TORONTO _ The Canadian dollar advanced Tuesday amid higher prices for oil and gold.
The loonie rose 0.23 of a cent to 87.32 cents US.
The currency slid almost four-tenths of a cent Monday to a five-year low as oil tumbled almost US$3. Prices were pressured by weak trade data from China that further depressed demand prospects and a report from Morgan Stanley that suggested prices for Brent crude, an international benchmark, could fall to as low as US$43 a barrel next year.
On Tuesday, the January crude contract in New York gained 66 cents to US$63.71 a barrel.
Oil prices have fallen a long way since averaging around US$105 a barrel mid-summer. But that was when prices were elevated by a more optimistic take on the global economy and geopolitical worries. But prices have slid since then as those concerns faded, the economic mood darkened and markets are now trying to work out a huge imbalance in supply and demand, made even more troublesome by the decision by the OPEC oil cartel to leave production levels unchanged.
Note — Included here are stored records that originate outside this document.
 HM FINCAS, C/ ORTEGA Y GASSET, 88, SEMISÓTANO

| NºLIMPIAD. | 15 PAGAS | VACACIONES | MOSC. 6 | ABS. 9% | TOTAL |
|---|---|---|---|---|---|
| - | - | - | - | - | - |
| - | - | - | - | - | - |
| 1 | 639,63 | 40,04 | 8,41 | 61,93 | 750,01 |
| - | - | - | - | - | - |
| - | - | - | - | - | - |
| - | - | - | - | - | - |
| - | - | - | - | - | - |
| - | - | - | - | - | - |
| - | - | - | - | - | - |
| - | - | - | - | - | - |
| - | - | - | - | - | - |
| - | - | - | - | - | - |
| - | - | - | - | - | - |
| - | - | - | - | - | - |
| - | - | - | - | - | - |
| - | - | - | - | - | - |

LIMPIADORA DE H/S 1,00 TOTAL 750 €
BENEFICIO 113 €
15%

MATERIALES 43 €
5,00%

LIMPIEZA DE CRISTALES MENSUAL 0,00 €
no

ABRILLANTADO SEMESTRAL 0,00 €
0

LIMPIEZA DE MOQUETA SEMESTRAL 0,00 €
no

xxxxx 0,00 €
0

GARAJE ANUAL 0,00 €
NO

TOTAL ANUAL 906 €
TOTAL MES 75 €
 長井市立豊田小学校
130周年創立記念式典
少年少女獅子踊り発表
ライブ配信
Falling prices have helped drive the loonie lower as investors worry about the negative spinoff effects of lower crude on the Canadian economy, including bank lending and house prices. Elsewhere on the commodity markets, February gold gained $21.90 to US$1,216.80 an ounce while March copper dipped a penny to US$2.88 a pound.
Meanwhile, Fed concerns were back on the front burner ahead of the central bank's meeting on interest rates next week. The Wall Street Journal said Fed officials will likely affirm a plan to start raising short-term interest rates in 2015 and are debating eliminating a key phrase _ that rates will stay low for ``a considerable time.''
This report comes on the heels of data released last Friday that showed much better than expected job creation last month.